## Quoted text
|---|
We set goals in life, but these are illusory. They mask the goalless nature of life. We are like a sailor who navigates an endless sea, chasing the horizon, only to face a new one, until finally he dies. We see horizons and we mistakenly think that we can reach them, but we obviously can never do so.
The absurd man is the man who realizes, the man who wakes up and sees the mirage of hope for what it really is. The absurd man is the one who realizes that the world does not care, that our demands are pretentious ones, that we are insignificant and the universe is heedless of our cries and complaints, that we are guilty of universal anthropomorphism.
And thus even the quest for justice in the world is nothing more than a futile and pointless task. It has deep roots in philosophy, and in western philosophy it truly started with Socrates and through Plato’s writings. They, and especially Plato in The Republic, tried to show that justice existed and that it was even the ultimate good, and that it was in the interest of man to act justly, even though popular opinion might show otherwise.
But for Camus equating happiness (as eudemonia, not in the English sense) with justice is the mistake, and the reason of our leading futile lives. It is absurd because we are looking for something which is in fact non-existent, in the same manner an atheist would consider religions and beliefs in a Supreme Being to be absurd.
Humans believe that there must be justice and some kind of retribution. Our obsession with balance leads us to believe in a sort of natural mechanism (which can be and usually is a deity) that will re-install the equilibrium, by punishing the bad and rewarding the good. This belief, this expectation, is the absurd.
According to Camus’s philosophy our reward system is the problem. It instils in us an expectation for reward. All of our actions have consequence and there is a dichotomy of reward and punishment, and we think that life is like that. But life isn’t truly like that. It is, for Camus, a mistaken conception of life, which leads to delusion and an unsatisfied demand for justice, which in turn leads to disappointment.
It is important to note that Camus is not necessarily denying meaning to life or the universe. He is merely denying the possibility of humans knowing it. And if it is impossible for me, as a human, to know it, then it is tantamount to saying that it is non-existent to me.
As Robert Solomon once said in a talk about L’Étranger, “life is the meaning of life”. It is not something extraneous to life; it is life itself that is the meaning of life.
|---|
## To do
1) Please reproduce the text about Camus, starting with "Humans believe that" and going on through "leads to disappointment.".
2) Which work of Plato does the text about Camus name?
3) Carry on the text about Camus beyond its final sentence.
|---|
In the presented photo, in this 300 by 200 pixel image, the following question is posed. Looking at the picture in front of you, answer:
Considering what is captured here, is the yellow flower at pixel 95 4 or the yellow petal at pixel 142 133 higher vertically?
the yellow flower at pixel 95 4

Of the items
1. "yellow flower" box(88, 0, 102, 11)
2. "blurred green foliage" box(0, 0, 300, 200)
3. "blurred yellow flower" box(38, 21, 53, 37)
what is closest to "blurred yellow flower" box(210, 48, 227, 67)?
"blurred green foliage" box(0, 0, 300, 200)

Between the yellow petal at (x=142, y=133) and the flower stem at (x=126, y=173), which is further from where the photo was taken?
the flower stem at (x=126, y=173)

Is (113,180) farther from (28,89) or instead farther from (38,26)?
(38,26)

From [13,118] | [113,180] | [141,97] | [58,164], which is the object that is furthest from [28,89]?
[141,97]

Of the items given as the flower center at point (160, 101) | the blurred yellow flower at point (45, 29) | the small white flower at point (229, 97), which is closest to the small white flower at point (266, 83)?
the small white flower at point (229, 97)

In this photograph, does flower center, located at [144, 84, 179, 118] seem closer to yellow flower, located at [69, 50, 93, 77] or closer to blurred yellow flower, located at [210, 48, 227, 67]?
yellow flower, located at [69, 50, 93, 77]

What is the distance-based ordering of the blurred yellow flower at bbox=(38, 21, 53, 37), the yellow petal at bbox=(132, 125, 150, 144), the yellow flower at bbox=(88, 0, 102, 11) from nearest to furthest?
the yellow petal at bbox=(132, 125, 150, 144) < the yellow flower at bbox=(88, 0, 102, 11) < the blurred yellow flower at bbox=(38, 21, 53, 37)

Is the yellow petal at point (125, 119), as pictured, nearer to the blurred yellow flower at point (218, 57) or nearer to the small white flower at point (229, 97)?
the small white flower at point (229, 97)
|---|
## Outputs
1)
Humans believe that there must be justice and some kind of retribution. Our obsession with balance leads us to believe in a sort of natural mechanism (which can be and usually is a deity) that will re-install the equilibrium, by punishing the bad and rewarding the good. This belief, this expectation, is the absurd.
According to Camus’s philosophy our reward system is the problem. It instils in us an expectation for reward. All of our actions have consequence and there is a dichotomy of reward and punishment, and we think that life is like that. But life isn’t truly like that. It is, for Camus, a mistaken conception of life, which leads to delusion and an unsatisfied demand for justice, which in turn leads to disappointment.

2) The Republic.

3)
What Camus says in the Myth is very important to understand his philosophy, and his literature. Solomon in fact considers The Myth of Sisyphus as being an essay that explains and accompanies The Outsider.1 In the latter, the character sees clearly. He has no false hopes, and his clear vision makes him a stranger to the world. In Plato’s allegory of the cave, the newly acquired clear vision gives new life to the free man. The problem there is making others understand him. In Camus’s Outsider, the problem is for the free man to understand himself, and the world he lives in. Plato’s allegory was optimistic with regard to such revelatory knowledge, the only problem then being in sharing it with our peers. Camus is asking us: with such new knowledge how can we feel at home? If we are to see things as they really are, living does not become easier; the new insight makes life harder for us. The oasis that is life suddenly becomes a barren desert.
We live and die, and that is about it. Even the romantic notion of living through poetry, so exalted by Shakespeare in his Sonnets,2 is highly doubtful, for its power rests within the confines of poetry and romantic notions of human invention. Immortality through poetry is a sensual and honourable notion, but it serves little purpose when asking about any real goal, independent of human creation. This of course apart from the very obvious problem that most people are not in fact poets, so even then life would be meaningless for the majority (though in this case the fault would lie within man, the potential for meaning existing for everybody).
Even to Christians, life is all meaningless, and it is the eternal life with God that matters. Life on earth is empty and only God can give it meaning. This is made clear in Ecclesiastes.
But for an atheist like Camus, when he removes God from the equation he is left with nothing.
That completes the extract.